(About this task): Restate word for word, and only, the lines that extend from the line containing "family: Bovidae" through the end of the records below.

Saved entries:
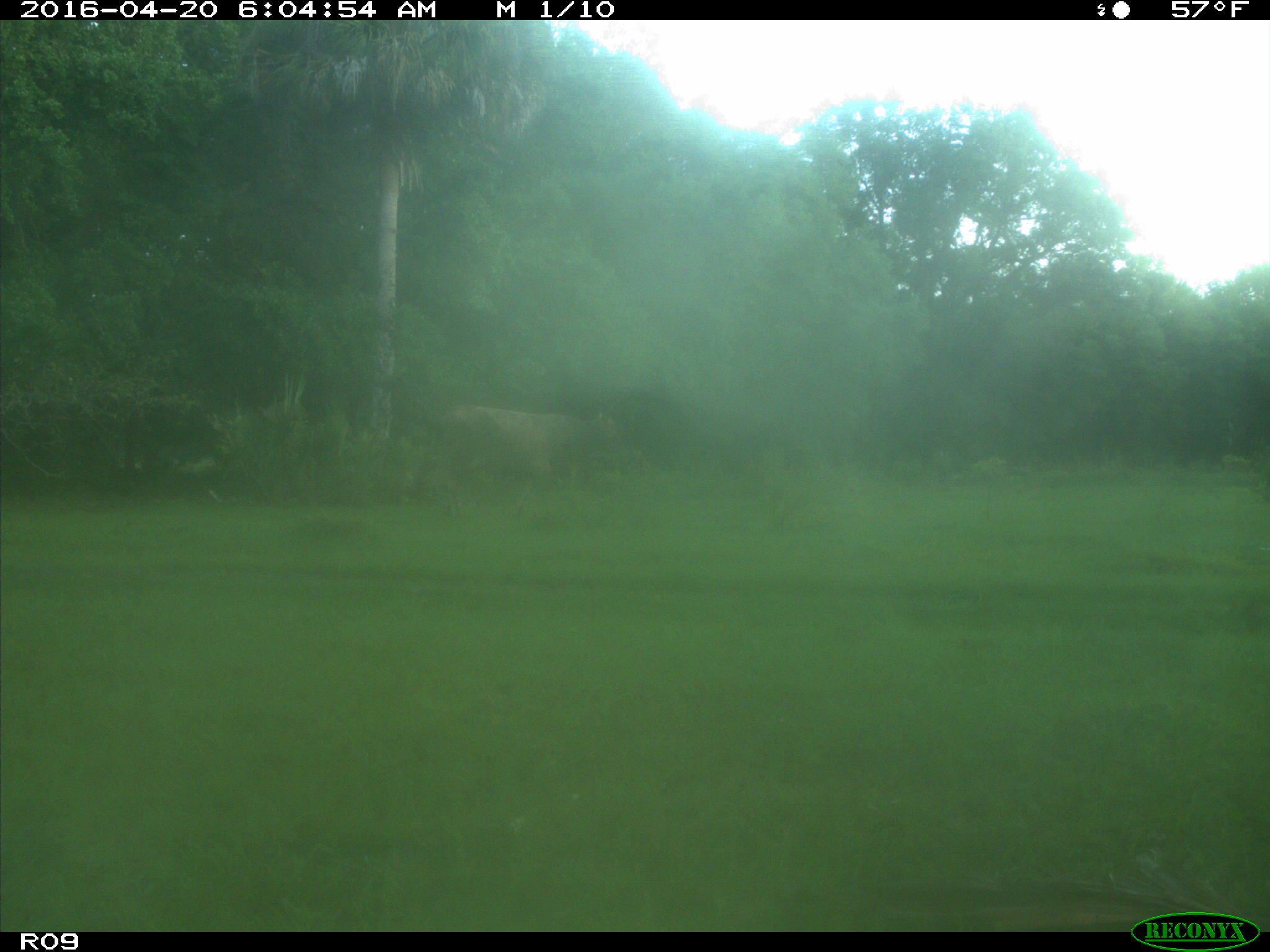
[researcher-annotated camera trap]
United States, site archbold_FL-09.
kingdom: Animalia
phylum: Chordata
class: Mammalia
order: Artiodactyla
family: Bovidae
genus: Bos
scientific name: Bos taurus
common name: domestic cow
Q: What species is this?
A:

(Solution for this exercise):
family: Bovidae
genus: Bos
scientific name: Bos taurus
common name: domestic cow
Q: What species is this?
A:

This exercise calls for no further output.